# To do
Return the full set of entries below exactly, leaving every image out.

*** Opening Data to examine ***

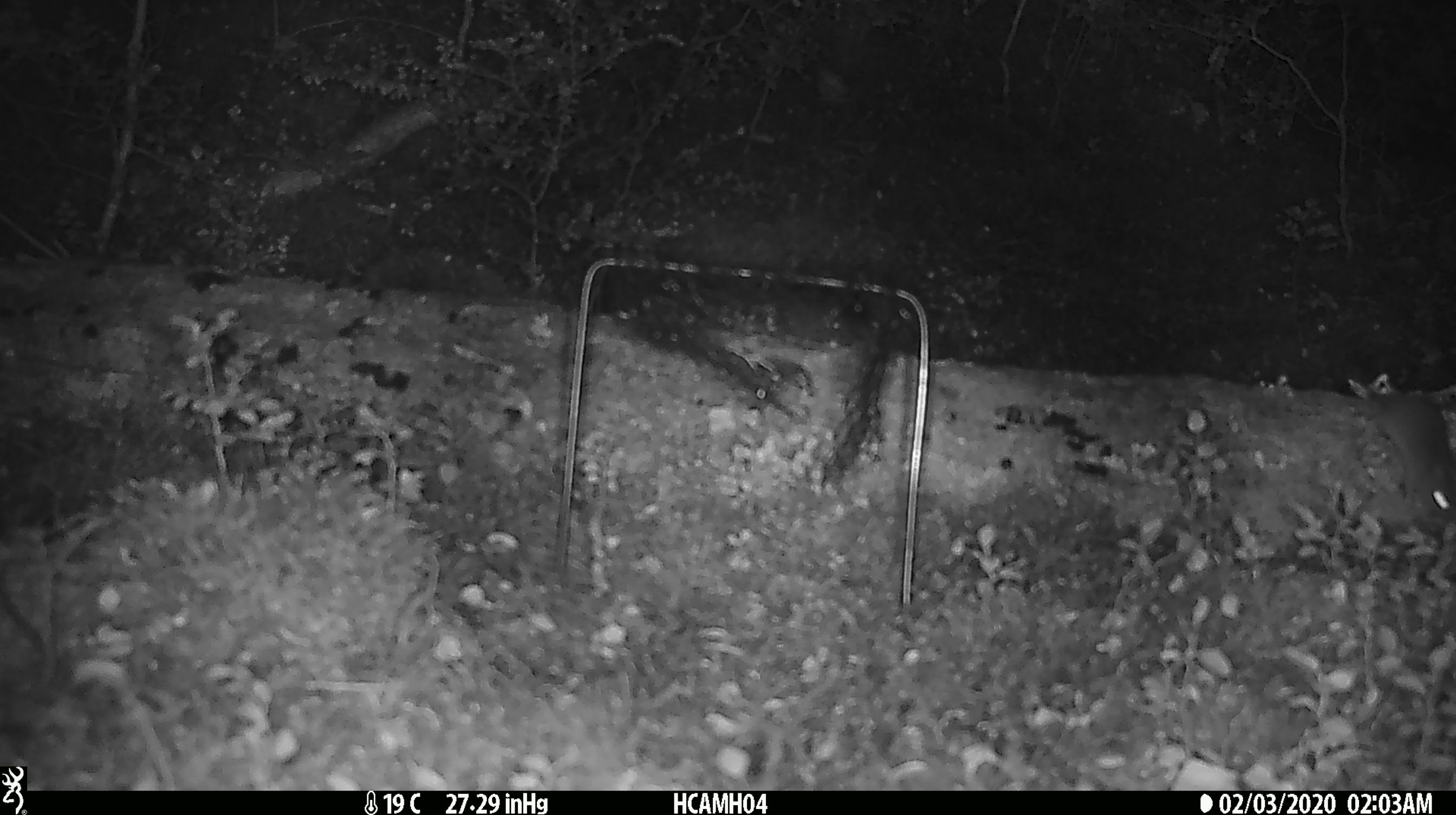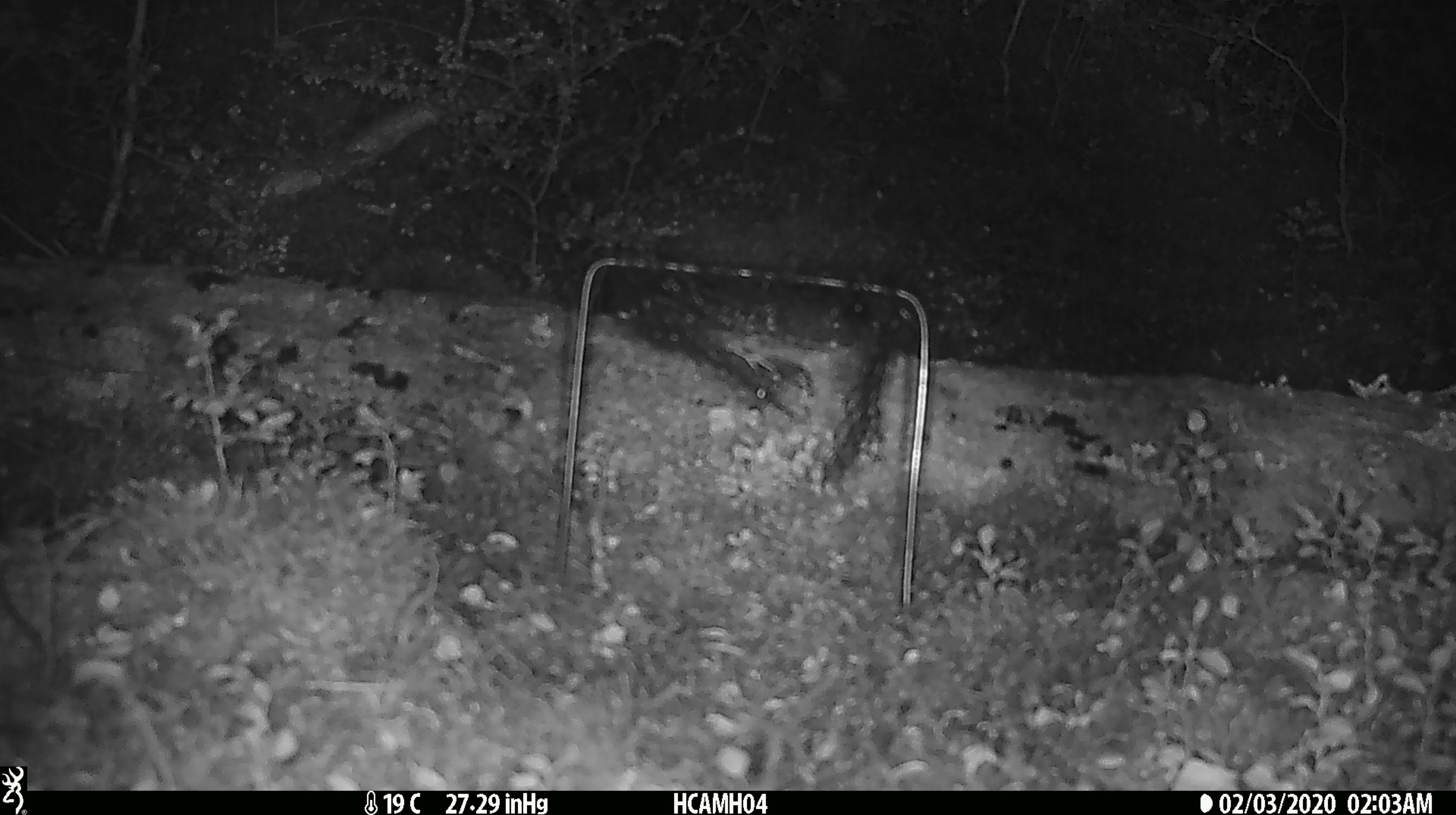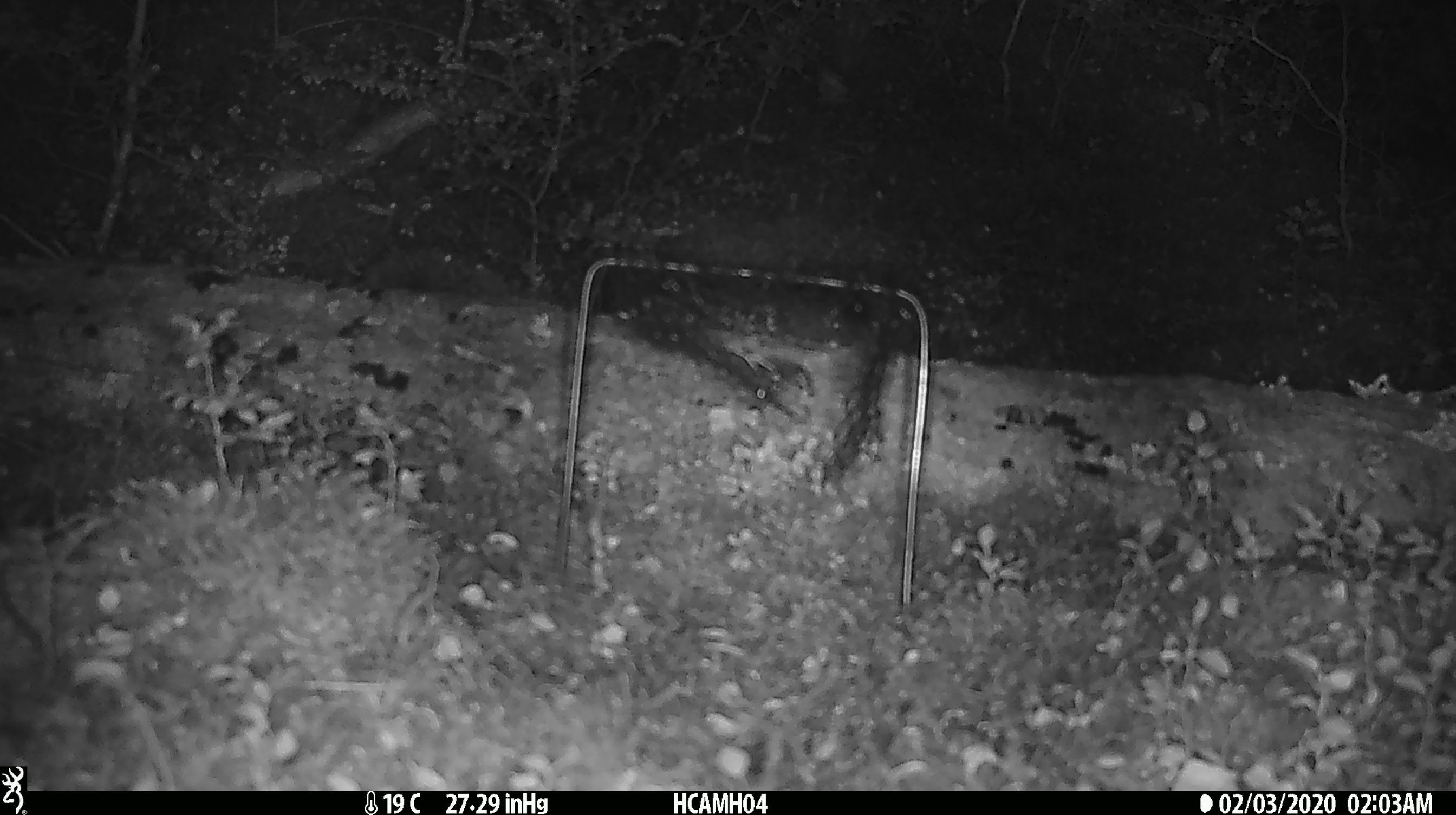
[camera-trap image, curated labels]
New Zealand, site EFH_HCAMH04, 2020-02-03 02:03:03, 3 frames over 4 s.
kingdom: Animalia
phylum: Chordata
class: Mammalia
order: Rodentia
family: Muridae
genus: Mus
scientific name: Mus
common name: mouse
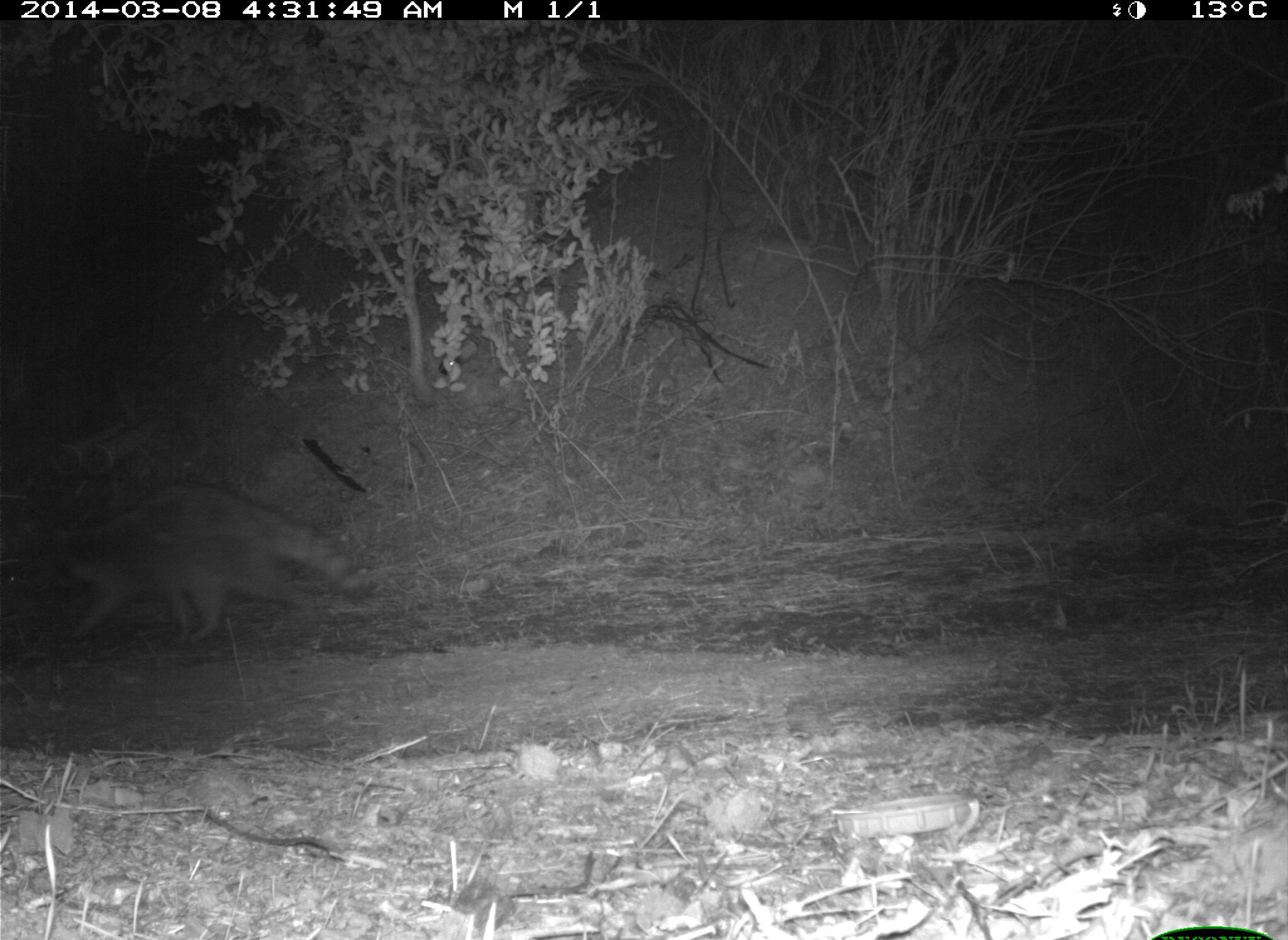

*** Closing Data to examine ***

# Worked solution
[camera-trap image, curated labels]
New Zealand, site EFH_HCAMH04, 2020-02-03 02:03:03, 3 frames over 4 s.
kingdom: Animalia
phylum: Chordata
class: Mammalia
order: Rodentia
family: Muridae
genus: Mus
scientific name: Mus
common name: mouse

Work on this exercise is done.